New in version 0.10.

{installer, <module>}
Override the default zotonic installer (z_installer). <module> should make sure that the database, if used, is setup properly along with any required data. Note that it is z_installer that is processing the install_modules and install_menu options, so if this module is not used then those menus and modules will not be installed unless the new module performs those operations.
{service_api_cors, false}
See Uploading files.

Database connection options

The following options for your site config specify how it connects to the database:

  • dbhost
  • dbport
  • dbuser
  • dbpassword
  • dbdatabase
  • dbschema
  • dbdriver

These properties mostly speak for themselves, hopefully.

The dbschema is the name of the database schema (which is kind of a namespace for tables in Postgres); see Tip: multiple sites using one database below for an explanation. By default, public is used as the schema name.

The dbdriver is the name of the database driver module. Currently this defaults to z_db_pgsql. Other driver options are not yet implemented.

Setting module-specific config values in the site config

It is also possible to add m_config values for modules to the site’s user/sitename/config file. To do this, add clauses like this to the site’s config:

{mod_foo, [{key, value}, ...]}

For instance, to set the mod_ssl.is_secure configuration options from mod_ssl, do:

{mod_ssl, [{is_secure, true}]}

Reloading the site config

After you make changes to the site config you have to restart your site for them to have effect. From the Zotonic shell, do:

z_sites_manager:restart(yoursitename).

to restart your site.

Using environment variables in the site config

Any variable in your site’s config file can be retrieved from the OS environment variables. To do so, wrap the config value in a {env, ...} tuple. For instance, to use the DB_HOST environment variable as the database host, put the following as the dbhost config value:

{dbhost, {env, "DB_HOST"}},

Besides {env, "NAME"} tuple, you can also specify {env, "NAME", "default value"} for the case the environment variable is not set:

{dbhost, {env, "DB_HOST", "localhost"}},

To convert environment variables to integer (e.g. for the database port), use env_int:

{dbhost, {env_int, "DB_PORT"}},

or, with default value:

{dbhost, {env_int, "DB_PORT", "5432"}},

(note that the default value needs to be a string in this case, not an int).

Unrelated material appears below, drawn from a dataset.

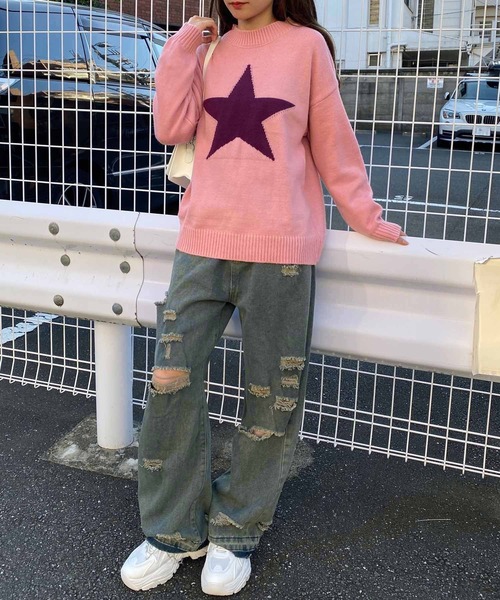 NANEA（ナネア）の「スターモチーフニットプルオーバー（ニット/セーター・レディース・ピンク/グレー・フリー）」の6枚目の写真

Tip: multiple sites using one database

In Zotonic, a single PostgreSQL database can host the data of multiple web sites. This does not work using table prefixing (like Wordpress does for example), but instead, Zotonic uses Postgres’ native feature database schemas to support this.

A database schema is basically another database inside your database: it’s a namespace in which tables live. By default, your tables live in the namespace called PUBLIC, but it’s quite easy to create another schema:

CREATE SCHEMA anothersite;
GRANT ALL ON SCHEMA anothersite TO yourdatabaseuser;

And then in your site config put a {dbschema, "anothersite"} entry next to the regular database config keys. Restart zotonic and off you go.